Spatial question entries
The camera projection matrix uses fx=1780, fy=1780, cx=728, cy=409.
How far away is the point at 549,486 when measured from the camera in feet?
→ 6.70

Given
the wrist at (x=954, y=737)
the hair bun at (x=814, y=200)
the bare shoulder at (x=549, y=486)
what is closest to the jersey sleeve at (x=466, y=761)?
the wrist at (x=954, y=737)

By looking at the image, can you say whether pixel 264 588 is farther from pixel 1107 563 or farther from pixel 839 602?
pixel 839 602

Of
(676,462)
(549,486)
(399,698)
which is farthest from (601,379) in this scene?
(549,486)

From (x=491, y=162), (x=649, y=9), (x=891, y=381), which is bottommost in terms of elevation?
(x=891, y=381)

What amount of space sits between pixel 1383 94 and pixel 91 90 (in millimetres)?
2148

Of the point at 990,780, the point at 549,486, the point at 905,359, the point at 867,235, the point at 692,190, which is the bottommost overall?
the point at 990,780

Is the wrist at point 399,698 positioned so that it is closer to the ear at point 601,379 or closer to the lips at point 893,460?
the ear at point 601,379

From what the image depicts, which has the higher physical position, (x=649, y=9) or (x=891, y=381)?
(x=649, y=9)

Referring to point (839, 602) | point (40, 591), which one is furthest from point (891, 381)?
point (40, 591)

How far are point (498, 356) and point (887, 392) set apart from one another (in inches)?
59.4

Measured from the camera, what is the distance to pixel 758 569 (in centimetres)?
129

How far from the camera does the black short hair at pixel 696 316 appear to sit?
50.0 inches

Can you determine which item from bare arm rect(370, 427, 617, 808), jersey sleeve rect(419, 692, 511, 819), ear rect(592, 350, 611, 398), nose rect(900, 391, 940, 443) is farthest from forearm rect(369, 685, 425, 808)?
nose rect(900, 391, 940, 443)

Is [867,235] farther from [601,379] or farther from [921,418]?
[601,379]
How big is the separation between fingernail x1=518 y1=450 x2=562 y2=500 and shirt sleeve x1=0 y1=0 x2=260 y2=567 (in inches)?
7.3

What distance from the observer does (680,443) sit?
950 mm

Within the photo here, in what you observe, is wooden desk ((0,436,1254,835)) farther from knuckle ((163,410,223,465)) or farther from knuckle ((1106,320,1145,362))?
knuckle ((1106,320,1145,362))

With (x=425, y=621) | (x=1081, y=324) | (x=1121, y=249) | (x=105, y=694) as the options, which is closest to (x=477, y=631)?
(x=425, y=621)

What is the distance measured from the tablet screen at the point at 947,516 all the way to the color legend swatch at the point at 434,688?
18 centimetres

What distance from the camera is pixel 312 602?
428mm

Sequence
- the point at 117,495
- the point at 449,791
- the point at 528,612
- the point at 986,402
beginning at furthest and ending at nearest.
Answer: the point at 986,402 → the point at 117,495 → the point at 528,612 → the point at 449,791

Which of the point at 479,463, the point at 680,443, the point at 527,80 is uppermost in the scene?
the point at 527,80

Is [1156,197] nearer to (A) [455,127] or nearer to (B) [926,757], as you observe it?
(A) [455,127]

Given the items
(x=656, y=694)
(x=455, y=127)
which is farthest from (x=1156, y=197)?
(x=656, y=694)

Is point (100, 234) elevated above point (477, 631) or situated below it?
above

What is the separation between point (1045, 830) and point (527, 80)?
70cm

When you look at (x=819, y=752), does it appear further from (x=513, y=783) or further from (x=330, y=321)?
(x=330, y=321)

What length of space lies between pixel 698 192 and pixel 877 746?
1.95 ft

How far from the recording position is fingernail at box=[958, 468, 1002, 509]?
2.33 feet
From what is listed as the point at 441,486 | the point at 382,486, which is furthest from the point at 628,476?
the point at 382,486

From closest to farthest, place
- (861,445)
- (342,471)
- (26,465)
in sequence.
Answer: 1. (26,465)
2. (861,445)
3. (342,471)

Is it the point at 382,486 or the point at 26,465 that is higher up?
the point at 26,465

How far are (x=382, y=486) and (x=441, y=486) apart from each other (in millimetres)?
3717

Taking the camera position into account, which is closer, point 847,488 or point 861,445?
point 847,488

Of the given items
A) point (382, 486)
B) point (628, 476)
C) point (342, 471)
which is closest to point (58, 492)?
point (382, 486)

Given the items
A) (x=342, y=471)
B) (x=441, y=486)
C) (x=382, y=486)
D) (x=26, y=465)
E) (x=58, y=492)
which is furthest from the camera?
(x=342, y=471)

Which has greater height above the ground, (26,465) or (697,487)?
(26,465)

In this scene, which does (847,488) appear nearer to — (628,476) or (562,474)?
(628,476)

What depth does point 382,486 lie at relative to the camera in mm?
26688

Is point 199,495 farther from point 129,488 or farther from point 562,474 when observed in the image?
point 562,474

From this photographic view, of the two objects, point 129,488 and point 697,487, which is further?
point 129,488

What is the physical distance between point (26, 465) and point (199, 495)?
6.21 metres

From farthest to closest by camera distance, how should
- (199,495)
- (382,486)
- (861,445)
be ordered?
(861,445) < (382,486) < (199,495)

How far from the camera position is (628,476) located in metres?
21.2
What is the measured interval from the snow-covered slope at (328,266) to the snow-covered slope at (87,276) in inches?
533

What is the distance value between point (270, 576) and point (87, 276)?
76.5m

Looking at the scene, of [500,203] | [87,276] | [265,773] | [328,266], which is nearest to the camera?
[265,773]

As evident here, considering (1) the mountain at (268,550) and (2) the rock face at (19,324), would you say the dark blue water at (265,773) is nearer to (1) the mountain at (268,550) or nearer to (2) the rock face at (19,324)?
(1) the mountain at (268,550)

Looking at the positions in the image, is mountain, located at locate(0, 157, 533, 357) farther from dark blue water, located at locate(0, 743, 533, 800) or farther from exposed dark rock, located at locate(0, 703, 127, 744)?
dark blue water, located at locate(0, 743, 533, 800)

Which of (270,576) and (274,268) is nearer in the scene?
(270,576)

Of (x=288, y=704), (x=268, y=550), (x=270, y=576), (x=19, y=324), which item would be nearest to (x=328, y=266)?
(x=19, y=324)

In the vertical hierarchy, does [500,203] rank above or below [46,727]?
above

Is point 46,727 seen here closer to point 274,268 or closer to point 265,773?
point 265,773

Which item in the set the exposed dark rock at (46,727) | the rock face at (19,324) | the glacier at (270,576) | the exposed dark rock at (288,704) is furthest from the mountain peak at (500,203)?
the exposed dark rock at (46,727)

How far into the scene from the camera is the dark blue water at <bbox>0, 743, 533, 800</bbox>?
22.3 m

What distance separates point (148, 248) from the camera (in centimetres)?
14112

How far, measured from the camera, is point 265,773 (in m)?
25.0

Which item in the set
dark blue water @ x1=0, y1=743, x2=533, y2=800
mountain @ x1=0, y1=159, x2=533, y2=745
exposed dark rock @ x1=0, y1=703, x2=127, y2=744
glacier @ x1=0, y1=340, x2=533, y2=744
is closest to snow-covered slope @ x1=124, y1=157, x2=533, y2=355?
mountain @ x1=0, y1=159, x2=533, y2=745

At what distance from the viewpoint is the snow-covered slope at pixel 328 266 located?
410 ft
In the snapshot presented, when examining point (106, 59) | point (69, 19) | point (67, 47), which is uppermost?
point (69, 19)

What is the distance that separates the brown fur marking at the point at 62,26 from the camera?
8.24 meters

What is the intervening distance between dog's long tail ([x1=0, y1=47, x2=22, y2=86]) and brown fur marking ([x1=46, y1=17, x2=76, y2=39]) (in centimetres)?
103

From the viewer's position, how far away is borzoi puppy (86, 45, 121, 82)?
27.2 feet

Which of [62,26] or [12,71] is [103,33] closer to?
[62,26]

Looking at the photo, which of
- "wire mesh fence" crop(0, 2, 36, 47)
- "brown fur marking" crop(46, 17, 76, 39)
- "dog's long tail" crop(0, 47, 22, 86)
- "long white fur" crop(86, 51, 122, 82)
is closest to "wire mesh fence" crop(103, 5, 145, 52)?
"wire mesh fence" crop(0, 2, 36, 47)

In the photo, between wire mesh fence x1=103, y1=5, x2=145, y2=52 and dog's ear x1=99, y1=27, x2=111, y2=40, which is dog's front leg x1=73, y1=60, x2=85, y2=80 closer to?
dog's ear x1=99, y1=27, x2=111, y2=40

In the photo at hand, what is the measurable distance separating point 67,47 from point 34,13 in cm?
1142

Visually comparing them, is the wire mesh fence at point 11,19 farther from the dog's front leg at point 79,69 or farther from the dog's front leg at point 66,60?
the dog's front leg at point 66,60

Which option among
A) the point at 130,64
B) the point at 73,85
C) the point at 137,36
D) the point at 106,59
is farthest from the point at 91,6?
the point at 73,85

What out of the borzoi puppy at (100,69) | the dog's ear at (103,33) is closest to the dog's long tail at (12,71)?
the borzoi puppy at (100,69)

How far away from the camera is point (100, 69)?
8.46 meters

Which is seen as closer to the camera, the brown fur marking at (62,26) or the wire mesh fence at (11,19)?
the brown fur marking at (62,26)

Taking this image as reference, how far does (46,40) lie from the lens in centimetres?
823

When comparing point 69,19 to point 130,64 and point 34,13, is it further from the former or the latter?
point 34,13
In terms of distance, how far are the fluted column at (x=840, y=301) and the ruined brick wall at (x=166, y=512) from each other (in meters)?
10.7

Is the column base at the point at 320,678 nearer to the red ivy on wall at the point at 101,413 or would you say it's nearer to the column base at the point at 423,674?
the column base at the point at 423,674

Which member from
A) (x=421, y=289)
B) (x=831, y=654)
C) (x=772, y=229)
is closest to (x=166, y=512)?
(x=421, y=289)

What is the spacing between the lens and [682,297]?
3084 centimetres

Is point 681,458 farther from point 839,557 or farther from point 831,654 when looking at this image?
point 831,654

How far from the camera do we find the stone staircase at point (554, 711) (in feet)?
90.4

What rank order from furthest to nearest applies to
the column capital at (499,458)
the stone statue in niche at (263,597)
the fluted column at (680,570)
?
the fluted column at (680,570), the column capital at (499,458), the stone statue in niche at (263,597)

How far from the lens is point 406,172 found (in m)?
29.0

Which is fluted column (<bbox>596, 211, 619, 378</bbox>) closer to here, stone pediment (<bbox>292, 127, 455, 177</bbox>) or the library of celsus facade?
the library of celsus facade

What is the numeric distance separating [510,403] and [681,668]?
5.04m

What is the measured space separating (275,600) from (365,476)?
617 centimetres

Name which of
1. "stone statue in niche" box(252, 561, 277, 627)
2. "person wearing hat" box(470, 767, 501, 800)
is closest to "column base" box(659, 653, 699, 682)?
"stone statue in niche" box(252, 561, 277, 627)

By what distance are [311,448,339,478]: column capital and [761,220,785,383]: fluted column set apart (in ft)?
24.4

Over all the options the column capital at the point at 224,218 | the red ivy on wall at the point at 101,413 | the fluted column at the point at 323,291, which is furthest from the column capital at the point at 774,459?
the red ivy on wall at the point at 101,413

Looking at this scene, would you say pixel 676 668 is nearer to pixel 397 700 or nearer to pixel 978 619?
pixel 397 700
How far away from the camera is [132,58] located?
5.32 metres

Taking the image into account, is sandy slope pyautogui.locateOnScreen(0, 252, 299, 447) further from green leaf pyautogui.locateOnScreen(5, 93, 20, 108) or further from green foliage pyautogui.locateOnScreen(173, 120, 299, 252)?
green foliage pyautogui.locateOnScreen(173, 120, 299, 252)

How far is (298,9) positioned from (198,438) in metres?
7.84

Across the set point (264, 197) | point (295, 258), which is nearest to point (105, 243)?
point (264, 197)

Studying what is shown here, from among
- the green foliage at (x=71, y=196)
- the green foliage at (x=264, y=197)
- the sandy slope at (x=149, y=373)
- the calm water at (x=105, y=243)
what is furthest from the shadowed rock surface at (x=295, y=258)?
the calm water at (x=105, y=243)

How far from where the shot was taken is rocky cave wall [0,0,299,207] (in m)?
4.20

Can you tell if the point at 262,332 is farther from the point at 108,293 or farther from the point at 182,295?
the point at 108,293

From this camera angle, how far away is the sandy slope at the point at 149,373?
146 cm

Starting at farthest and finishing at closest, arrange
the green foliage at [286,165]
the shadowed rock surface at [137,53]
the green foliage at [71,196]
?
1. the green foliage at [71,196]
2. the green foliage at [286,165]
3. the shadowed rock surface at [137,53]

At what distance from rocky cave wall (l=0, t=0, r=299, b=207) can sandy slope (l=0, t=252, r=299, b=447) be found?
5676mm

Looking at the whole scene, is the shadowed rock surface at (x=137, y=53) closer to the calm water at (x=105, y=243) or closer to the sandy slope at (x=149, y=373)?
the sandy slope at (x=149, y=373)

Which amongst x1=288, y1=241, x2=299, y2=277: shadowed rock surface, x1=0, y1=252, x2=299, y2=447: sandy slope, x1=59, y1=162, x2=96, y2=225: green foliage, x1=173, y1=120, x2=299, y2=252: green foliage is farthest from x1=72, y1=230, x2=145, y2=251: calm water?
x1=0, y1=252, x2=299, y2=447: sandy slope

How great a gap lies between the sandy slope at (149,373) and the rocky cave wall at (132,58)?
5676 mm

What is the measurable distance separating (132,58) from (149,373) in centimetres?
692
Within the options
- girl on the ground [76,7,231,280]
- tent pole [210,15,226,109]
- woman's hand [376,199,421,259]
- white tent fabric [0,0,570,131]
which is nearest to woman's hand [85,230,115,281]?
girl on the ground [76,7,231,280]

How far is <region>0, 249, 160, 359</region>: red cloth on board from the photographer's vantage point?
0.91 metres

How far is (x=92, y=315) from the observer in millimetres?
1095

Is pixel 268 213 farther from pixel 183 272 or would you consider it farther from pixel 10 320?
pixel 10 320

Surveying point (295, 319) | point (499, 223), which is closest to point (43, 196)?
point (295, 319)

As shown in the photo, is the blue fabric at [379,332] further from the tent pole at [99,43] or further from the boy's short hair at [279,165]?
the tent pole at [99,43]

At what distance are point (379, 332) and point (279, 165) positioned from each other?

◆ Task objective
Rewrite the lines from the line with "Looking at this scene, would" to the line with "3. the shadowed rock surface at [137,53]", renaming "sandy slope" to "sloping beach" throughout and leaving everything else as it is.

◆ Exercise output
Looking at this scene, would you say pixel 676 668 is nearer to pixel 397 700 or nearer to pixel 978 619?
pixel 397 700
How far away from the camera is [132,58] located?
5.32 metres

Taking the image into account, is sloping beach pyautogui.locateOnScreen(0, 252, 299, 447) further from green leaf pyautogui.locateOnScreen(5, 93, 20, 108) or further from green foliage pyautogui.locateOnScreen(173, 120, 299, 252)?
green foliage pyautogui.locateOnScreen(173, 120, 299, 252)

How far is (298,9) positioned from (198,438) in metres?
7.84

Across the set point (264, 197) | point (295, 258), which is nearest to point (105, 243)?
point (264, 197)

Studying what is shown here, from among
- the green foliage at (x=71, y=196)
- the green foliage at (x=264, y=197)
- the sloping beach at (x=149, y=373)
- the calm water at (x=105, y=243)
what is furthest from the shadowed rock surface at (x=295, y=258)?
the calm water at (x=105, y=243)

How far from where the shot was taken is rocky cave wall [0,0,299,207] (in m)?
4.20

Can you tell if the point at 262,332 is farther from the point at 108,293 or farther from the point at 182,295?
the point at 108,293

From this camera angle, how far away is the sloping beach at the point at 149,373?
146 cm

Starting at farthest and finishing at closest, arrange
the green foliage at [286,165]
the shadowed rock surface at [137,53]
the green foliage at [71,196]
?
1. the green foliage at [71,196]
2. the green foliage at [286,165]
3. the shadowed rock surface at [137,53]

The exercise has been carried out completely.